▶ PASSAGE FOR REVIEW
..............................

# Home made wood stove for Bob House



## Don2222 (Oct 15, 2011)

Hello

Is this a deal for $50 ??

http://nh.craigslist.org/for/2640416452.html

homemade woodstove great for bob house, shed garage. it's a 30 lb. propane tank made into a woodstove. works great even when it was -8 last winter it kept the shanty 80 degrees. it has a 3in stove pipe. i use 3in exhaust pipe for a chimney.

Pic
http://i1232.photobucket.com/albums/ff369/fishingwithkids/Mobile Uploads/0827111151.jpg


----------



## BrowningBAR (Oct 15, 2011)

I bet it glows real purdy.


----------



## BrotherBart (Oct 15, 2011)

If ya live in a shanty, go for it.


----------



## madrone (Oct 15, 2011)

Ha! I used a similar stove in the shop of a rental house years ago. It was made from an old air compressor tank. It put out the heat, that's for sure. Totally f'n scary, in hindsight...


----------



## nate379 (Oct 16, 2011)

My folks heated there home for close to 30 years on a stove my Dad built.  They just pulled it out this summer since my Dad didn't want to burn wood anymore and switch to a self feeding coal stove.

It was built out of an old 275gal heating oil tank for the firebox.


----------



## dafattkidd (Oct 16, 2011)

BrotherBart said:
			
		

> If ya live in a shanty, go for it.




BLahahahahah Good one!


----------



## rottiman (Oct 16, 2011)

Who's Bob........................?


----------



## tsquini (Oct 16, 2011)

3" stove pipe? Really.


----------



## Battenkiller (Oct 16, 2011)

BrowningBAR said:
			
		

> I bet it glows real purdy.

..............................

▶ DATASET

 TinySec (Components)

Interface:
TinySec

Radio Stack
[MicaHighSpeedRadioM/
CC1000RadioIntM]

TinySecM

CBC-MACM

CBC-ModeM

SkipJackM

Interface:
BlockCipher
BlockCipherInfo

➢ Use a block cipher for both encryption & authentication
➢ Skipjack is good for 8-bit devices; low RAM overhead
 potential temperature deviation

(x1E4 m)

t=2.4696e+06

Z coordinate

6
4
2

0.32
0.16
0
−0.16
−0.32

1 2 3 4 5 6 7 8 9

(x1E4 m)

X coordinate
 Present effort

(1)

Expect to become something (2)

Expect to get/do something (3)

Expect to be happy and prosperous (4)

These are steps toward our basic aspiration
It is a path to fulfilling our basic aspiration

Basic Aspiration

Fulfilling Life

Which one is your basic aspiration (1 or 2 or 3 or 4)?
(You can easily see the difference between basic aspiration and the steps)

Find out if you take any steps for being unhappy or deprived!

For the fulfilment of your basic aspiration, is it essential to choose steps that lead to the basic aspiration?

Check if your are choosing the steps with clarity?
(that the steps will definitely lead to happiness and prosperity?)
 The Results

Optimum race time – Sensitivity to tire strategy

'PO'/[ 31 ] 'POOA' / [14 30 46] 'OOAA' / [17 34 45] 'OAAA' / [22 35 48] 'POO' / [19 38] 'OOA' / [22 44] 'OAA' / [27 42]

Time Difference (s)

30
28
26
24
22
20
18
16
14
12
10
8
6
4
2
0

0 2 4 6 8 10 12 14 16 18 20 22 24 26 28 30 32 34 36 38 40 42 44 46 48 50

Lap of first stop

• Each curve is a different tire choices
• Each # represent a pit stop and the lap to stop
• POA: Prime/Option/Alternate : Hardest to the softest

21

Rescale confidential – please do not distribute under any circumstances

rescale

..............................

▶ WHAT IS BEING ASKED
Return, word for word, the part of the forum thread about the homemade wood stove starting at "Ha! I used a" and ending at "for the firebox.".

▶ ANSWER SECTION
Ha! I used a similar stove in the shop of a rental house years ago. It was made from an old air compressor tank. It put out the heat, that's for sure. Totally f'n scary, in hindsight...


----------



## nate379 (Oct 16, 2011)

My folks heated there home for close to 30 years on a stove my Dad built.  They just pulled it out this summer since my Dad didn't want to burn wood anymore and switch to a self feeding coal stove.

It was built out of an old 275gal heating oil tank for the firebox.